▸ Text extract:
....................

3.3. Taxes. The Fees are exclusive of all applicable sales, use, value-added and other taxes, and all applicable duties, tariffs, assessments, export and import fees, or other similar charges, and Customer will be responsible for payment of all such taxes (other than taxes based on Vivi’s income), fees, duties, and charges and any related penalties and interest, arising from the payment of the fees, the provision of the Vivi Solution, or the license of the Vivi Solution to Customer. Customer will make all payments of Fees to Vivi free and clear of, and without reduction for, any withholding taxes; any such taxes imposed on payments of Fees to Vivi will be Customer’s sole responsibility, and Customer will provide Vivi with official receipts issued by the appropriate taxing authority, or such other evidence as the Vivi may reasonably request, to establish that such taxes have been paid.
4. TERM AND TERMINATION.
4.1. Term. Notwithstanding anything to the contrary in Order Form, this Agreement will begin on the Effective Date and continue in full force and effect for duration stated in the Order Form (including any applicable Renewal Term), unless earlier terminated in accordance with the Agreement (the “Term”). Unless otherwise stated in the applicable Order Form, the initial term of an Order Form will begin on the effective date of the Order Form and continue in full force and effect for three (3) years (“Initial Term”), unless earlier terminated in accordance with the Agreement. Thereafter, the Order Form will automatically renew for additional terms of one (1) year (each a “Renewal Term”) unless either Party gives written notice of non-renewal to the other Party at least thirty (30) days prior to the expiration of the then-current term. For clarity, the Customer will be responsible for the costs, if any, associated with the return of goods to Vivi.

....................

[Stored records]
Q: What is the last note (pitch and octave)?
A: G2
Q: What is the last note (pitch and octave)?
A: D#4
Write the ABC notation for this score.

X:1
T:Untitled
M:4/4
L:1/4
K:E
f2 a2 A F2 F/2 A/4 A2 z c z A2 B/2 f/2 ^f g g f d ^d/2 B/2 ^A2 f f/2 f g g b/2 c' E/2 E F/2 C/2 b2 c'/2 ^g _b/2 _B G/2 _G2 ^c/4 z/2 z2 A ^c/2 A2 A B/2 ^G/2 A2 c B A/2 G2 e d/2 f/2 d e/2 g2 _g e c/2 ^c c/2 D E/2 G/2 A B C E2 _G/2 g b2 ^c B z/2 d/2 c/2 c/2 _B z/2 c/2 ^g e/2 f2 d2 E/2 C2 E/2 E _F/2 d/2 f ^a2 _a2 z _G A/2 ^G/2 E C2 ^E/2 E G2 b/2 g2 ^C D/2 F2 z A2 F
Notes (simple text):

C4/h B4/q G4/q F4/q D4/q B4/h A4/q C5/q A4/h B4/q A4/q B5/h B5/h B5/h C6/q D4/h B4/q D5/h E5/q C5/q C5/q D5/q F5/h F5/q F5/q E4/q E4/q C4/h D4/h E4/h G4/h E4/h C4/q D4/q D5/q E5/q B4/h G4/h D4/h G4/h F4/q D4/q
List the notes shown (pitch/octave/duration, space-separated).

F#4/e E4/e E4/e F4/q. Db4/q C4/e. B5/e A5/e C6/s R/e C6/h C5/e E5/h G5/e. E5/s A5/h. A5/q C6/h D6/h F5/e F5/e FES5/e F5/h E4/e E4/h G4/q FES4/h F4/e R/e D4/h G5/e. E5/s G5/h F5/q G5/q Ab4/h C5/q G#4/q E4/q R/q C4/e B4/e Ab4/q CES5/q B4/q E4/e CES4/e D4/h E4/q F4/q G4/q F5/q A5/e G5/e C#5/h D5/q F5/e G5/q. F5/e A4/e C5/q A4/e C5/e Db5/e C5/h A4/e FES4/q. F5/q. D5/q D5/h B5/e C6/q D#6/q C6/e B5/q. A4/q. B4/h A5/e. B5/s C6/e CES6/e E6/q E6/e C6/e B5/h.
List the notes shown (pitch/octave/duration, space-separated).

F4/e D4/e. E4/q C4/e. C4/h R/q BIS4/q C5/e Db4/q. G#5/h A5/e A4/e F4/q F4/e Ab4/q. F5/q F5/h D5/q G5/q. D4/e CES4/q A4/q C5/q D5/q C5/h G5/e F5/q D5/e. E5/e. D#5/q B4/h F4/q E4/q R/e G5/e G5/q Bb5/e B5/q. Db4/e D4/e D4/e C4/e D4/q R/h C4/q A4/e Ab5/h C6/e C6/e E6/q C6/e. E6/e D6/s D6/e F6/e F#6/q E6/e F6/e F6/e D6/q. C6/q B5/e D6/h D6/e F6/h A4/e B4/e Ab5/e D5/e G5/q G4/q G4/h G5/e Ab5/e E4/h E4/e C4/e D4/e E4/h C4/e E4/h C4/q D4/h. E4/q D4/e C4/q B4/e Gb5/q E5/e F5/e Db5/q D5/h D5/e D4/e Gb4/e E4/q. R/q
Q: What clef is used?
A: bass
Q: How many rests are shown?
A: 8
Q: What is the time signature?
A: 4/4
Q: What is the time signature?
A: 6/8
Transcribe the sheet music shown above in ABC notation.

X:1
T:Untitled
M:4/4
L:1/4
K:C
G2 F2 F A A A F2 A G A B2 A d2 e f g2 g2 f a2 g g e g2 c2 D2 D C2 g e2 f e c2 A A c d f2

....................

▸ Challenge 1:
Answer these questions about the Vivi agreement excerpt:
(a) Which taxes is the Customer not responsible for paying?
(b) Unless the Order Form says otherwise, how long is the Initial Term?
(c) How far in advance must written notice of non-renewal be given?
▸ Challenge 2:
Can you condense the paragraph of the Vivi agreement excerpt that begins "4.1. Term." into a short bulleted list that keeps its main facts?
▸ Challenge 3:
Proceed with the Vivi agreement excerpt, writing on from the end of its last sentence.

▸ Answer 1:
(a) Taxes based on Vivi's income.
(b) Three (3) years.
(c) At least thirty (30) days before the then-current term expires.

▸ Answer 2:
- The Agreement starts on the Effective Date and lasts for the duration in the Order Form, including any Renewal Term, unless terminated earlier under the Agreement.
- Unless the Order Form states otherwise, an Order Form's Initial Term begins on its effective date and runs for three years.
- After that, the Order Form renews automatically for one-year Renewal Terms.
- Either Party can prevent renewal with written notice at least 30 days before the current term expires.
- The Customer bears any costs of returning goods to Vivi.

▸ Answer 3:
4.2. Termination for Breach. Either Party may terminate this Agreement immediately upon notice to the other Party if the other Party materially breaches this Agreement, and such breach remains uncured more than thirty (30) days after receipt of written notice of such breach. In the event that Vivi terminates for Customer’s breach, all amounts owing for the remainder of the Term shall become immediately due and payable by Customer.
4.3. Termination by Vivi. Vivi may at any time terminate this Agreement, if: (a) Vivi is required to do so by law (for example, where the provision of the Vivi Solution to Customer is, or becomes, unlawful); or (b) Vivi has elected to discontinue the Vivi Solution (or any part thereof).
4.4. Effect of Termination; Survival. Upon termination or expiration of this Agreement for any reason, Customer’s use of and rights to the Vivi Solution shall cease and any amounts owed to Vivi under this Agreement will become immediately due and payable. Sections 1 (Definitions), 2.3 (Restrictions), 3 (Payments), 4.4 (Effect of Termination; Survival), 5 (Confidentiality), 7 (Intellectual Property Rights), 8.4 (Disclaimer), 9 (Limitation of Liability), 10 (Indemnification) and 11 (General) will survive expiration or termination of this Agreement.
5. CONFIDENTIALITY.
5.1. Confidential Information. “Confidential Information” means any nonpublic information of a Party (the “Disclosing Party”), whether disclosed orally or in written or digital media, that is identified as “confidential” or with a similar legend at the time of such disclosure or that the receiving Party (the “Receiving Party”) knows or should have known is the confidential or proprietary information of the Disclosing Party.
5.2. Protection of Confidential Information. The Receiving Party agrees that it will not use or disclose to any third party any Confidential Information of the Disclosing Party, except as expressly permitted under this Agreement. The Receiving Party will limit access to the Confidential Information to Authorized Users (with respect to Customer) or to those employees who have a reasonable need to know, who have confidentiality obligations no less restrictive than those set forth herein, and who have been informed of the confidential nature of such information (with respect to Vivi). In addition, the Receiving Party will protect the Disclosing Party’s Confidential Information from unauthorized use, access, or disclosure in the same manner that it protects its own proprietary information of a similar nature, but in no event with less than reasonable care.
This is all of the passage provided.